Information shown:

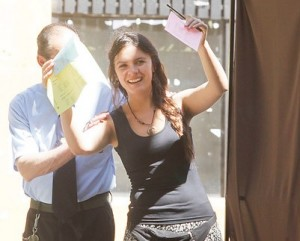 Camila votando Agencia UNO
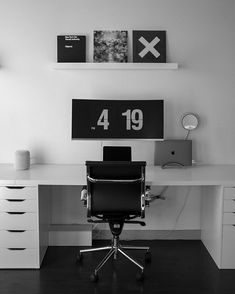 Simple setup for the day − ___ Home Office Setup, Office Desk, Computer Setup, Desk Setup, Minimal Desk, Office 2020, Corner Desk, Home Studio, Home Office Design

==

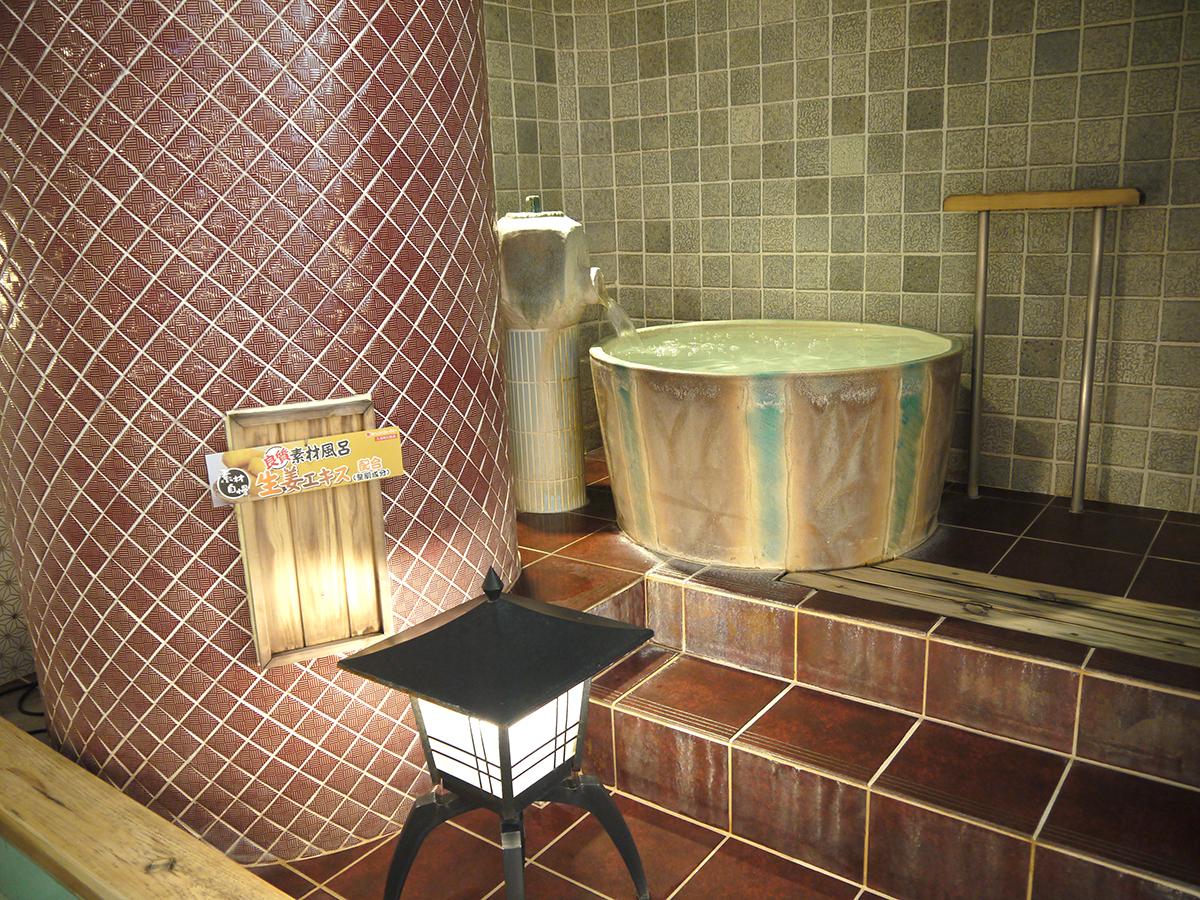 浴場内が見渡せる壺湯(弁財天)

--

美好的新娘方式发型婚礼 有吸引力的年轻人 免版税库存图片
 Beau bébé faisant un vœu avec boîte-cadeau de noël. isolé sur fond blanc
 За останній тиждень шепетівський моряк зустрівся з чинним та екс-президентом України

Task instructions: Please give an exact copy of the lines above, beginning with the line containing "Beau bébé faisant" and running through the line containing "За останній тиждень", and of no other lines.

Exercise answer:
 Beau bébé faisant un vœu avec boîte-cadeau de noël. isolé sur fond blanc
 За останній тиждень шепетівський моряк зустрівся з чинним та екс-президентом України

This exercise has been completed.